##### GIVEN RECORDS

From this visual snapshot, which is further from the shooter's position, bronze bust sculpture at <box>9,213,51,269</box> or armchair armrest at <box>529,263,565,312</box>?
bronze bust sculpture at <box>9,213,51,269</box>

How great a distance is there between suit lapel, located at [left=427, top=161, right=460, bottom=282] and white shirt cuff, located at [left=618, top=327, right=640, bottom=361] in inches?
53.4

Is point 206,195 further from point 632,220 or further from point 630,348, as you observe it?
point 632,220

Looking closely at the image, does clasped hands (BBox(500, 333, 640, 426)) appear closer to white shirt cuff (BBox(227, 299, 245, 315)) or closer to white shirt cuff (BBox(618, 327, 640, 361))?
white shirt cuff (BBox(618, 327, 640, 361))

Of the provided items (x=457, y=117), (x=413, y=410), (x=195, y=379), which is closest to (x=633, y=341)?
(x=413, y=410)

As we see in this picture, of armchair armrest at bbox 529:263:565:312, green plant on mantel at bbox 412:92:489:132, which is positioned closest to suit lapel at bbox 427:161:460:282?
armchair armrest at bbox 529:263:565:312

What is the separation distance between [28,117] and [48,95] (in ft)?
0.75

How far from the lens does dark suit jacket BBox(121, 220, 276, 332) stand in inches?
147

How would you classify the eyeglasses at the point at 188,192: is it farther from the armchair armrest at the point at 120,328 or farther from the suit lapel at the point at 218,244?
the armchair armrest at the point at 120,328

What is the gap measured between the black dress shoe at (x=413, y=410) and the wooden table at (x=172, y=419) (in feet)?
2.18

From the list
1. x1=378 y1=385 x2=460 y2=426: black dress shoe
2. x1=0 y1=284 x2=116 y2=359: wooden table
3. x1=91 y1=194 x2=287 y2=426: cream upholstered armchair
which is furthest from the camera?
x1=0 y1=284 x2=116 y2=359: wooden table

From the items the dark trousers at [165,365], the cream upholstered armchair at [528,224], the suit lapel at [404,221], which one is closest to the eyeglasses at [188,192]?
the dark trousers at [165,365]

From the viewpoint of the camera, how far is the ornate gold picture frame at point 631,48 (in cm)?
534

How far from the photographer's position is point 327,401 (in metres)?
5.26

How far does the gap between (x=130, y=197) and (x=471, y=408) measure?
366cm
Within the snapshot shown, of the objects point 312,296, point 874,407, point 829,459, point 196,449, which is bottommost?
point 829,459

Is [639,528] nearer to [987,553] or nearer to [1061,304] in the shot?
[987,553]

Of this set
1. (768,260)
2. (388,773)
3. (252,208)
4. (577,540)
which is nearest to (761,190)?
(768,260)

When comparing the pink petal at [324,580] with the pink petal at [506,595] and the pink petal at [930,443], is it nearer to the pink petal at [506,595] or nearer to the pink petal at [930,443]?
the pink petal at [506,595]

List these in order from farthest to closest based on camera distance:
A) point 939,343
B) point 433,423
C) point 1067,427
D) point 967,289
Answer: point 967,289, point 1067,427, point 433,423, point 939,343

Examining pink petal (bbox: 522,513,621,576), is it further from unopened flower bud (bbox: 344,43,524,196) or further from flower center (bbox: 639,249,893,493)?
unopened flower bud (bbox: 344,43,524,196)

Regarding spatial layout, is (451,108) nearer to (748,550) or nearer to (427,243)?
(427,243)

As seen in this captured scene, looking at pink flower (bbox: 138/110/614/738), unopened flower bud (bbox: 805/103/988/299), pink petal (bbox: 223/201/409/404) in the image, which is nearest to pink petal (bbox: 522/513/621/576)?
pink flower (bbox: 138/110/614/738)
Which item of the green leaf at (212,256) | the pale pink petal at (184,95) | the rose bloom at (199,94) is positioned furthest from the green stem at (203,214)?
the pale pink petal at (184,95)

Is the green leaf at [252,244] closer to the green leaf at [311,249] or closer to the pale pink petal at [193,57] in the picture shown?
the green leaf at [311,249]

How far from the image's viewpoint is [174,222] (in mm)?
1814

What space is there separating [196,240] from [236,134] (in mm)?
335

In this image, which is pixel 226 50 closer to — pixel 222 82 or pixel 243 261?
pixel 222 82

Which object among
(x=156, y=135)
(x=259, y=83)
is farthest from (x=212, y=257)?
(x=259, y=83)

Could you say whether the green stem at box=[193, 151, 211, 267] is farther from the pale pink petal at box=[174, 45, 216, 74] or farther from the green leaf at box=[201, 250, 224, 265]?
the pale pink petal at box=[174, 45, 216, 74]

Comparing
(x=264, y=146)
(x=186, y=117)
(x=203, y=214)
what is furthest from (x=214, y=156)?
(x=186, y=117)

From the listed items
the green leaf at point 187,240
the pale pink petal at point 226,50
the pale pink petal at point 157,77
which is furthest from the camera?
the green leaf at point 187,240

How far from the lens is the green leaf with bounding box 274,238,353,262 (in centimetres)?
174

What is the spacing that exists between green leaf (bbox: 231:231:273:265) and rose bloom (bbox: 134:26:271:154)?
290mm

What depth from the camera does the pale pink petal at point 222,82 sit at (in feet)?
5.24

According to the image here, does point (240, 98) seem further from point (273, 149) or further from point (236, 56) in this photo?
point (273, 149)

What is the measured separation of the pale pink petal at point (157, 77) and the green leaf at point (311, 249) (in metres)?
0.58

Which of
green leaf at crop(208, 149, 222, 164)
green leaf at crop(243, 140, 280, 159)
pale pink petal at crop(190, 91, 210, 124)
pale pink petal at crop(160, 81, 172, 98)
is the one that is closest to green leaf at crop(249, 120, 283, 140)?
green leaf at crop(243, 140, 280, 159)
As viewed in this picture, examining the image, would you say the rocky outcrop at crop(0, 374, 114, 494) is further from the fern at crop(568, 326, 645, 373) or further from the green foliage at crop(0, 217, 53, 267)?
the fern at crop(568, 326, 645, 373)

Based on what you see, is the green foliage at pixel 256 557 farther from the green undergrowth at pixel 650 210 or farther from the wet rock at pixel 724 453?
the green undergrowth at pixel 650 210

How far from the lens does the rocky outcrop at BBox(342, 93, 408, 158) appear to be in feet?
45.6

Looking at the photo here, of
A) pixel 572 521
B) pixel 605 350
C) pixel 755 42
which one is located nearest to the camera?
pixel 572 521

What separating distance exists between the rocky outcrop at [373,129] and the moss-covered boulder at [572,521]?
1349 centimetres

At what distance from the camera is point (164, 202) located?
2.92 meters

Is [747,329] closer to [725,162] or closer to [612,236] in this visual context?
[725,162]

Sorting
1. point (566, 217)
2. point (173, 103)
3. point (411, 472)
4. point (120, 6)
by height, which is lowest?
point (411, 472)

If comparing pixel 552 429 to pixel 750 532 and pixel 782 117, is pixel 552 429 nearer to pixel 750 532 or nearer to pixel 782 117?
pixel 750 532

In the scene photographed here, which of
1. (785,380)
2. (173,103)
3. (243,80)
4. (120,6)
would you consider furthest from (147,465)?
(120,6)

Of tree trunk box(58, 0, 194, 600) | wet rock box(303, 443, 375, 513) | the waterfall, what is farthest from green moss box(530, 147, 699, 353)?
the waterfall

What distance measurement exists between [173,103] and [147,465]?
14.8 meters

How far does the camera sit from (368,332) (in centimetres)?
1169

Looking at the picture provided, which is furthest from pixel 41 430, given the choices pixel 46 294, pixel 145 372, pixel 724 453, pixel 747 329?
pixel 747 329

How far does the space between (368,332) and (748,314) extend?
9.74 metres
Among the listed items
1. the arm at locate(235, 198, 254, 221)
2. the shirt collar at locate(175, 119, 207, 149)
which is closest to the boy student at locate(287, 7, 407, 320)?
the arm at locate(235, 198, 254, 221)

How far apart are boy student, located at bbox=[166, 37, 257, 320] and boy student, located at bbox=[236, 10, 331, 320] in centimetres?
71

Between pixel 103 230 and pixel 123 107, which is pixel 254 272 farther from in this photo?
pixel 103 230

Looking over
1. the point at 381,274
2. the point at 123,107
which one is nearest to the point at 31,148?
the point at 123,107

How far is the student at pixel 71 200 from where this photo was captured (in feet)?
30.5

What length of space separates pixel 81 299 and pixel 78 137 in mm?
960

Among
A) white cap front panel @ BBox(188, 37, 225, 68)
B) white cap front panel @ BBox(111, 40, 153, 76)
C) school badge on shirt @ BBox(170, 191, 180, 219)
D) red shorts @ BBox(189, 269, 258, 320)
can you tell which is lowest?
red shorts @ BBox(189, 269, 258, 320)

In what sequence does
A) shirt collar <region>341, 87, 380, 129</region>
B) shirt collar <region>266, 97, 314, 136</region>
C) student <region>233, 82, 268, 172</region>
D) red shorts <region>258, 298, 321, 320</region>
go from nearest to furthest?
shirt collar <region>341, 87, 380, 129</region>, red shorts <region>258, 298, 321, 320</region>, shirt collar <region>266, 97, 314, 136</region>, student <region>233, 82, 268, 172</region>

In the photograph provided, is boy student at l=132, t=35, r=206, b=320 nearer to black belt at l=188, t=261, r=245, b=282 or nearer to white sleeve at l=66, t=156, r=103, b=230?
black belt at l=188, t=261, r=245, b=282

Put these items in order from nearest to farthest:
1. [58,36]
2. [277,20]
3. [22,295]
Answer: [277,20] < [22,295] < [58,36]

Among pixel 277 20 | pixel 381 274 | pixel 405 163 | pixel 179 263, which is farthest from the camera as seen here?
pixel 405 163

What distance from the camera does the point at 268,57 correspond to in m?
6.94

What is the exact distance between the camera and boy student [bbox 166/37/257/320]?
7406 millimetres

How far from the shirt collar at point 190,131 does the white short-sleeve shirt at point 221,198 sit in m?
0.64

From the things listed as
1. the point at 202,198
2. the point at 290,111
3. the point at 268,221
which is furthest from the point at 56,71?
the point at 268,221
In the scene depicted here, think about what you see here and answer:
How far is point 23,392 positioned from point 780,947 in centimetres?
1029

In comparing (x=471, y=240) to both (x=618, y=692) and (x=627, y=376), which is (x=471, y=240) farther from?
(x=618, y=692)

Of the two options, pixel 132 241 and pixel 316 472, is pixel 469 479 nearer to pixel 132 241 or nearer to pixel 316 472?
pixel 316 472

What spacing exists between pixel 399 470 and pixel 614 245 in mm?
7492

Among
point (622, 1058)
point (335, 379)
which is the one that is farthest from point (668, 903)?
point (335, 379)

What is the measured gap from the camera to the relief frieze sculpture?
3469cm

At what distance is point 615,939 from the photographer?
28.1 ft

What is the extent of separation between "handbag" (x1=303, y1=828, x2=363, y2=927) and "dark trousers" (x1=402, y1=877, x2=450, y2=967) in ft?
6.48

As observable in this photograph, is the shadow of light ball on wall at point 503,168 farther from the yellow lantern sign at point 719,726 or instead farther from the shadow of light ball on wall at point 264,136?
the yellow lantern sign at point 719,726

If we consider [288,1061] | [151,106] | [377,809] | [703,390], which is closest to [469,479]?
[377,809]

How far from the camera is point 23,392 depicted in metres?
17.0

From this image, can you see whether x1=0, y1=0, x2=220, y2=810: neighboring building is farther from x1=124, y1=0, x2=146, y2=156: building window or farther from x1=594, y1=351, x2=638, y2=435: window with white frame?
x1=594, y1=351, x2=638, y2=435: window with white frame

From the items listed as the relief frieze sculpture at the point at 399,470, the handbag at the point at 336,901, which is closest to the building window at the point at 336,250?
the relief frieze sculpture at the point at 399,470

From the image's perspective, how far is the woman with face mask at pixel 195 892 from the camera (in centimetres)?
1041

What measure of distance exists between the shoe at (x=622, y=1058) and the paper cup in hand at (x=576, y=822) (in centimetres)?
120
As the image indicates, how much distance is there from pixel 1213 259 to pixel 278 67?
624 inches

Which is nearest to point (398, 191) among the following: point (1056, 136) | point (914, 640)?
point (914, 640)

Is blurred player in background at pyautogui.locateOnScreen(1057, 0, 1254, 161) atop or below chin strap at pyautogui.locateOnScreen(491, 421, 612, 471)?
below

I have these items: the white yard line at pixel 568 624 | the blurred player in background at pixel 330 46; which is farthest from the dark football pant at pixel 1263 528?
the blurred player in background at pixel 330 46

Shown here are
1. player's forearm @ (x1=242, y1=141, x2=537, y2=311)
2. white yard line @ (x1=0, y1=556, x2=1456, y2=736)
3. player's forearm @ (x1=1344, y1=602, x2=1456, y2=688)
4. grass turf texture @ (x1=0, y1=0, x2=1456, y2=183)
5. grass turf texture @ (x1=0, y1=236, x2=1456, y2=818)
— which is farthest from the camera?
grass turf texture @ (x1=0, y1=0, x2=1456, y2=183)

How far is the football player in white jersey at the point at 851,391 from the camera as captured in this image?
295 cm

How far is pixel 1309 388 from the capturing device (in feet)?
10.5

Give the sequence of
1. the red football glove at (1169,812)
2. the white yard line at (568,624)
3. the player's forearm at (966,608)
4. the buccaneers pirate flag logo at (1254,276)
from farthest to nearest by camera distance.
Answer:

##########

SET PROBLEM: Everything from the line containing "Shown here are" to the end of the data above should be quoted exactly, please, both ends included, and nothing outside that span.

TASK RESPONSE:
Shown here are
1. player's forearm @ (x1=242, y1=141, x2=537, y2=311)
2. white yard line @ (x1=0, y1=556, x2=1456, y2=736)
3. player's forearm @ (x1=1344, y1=602, x2=1456, y2=688)
4. grass turf texture @ (x1=0, y1=0, x2=1456, y2=183)
5. grass turf texture @ (x1=0, y1=236, x2=1456, y2=818)
— which is farthest from the camera?
grass turf texture @ (x1=0, y1=0, x2=1456, y2=183)

How far is the football player in white jersey at the point at 851,391 from the camera as captured in this image?
295 cm

How far is pixel 1309 388 from the capturing device (in feet)?
10.5

Give the sequence of
1. the red football glove at (1169,812)
2. the white yard line at (568,624)
3. the player's forearm at (966,608)
4. the buccaneers pirate flag logo at (1254,276)
from farthest to nearest by camera distance.
Answer:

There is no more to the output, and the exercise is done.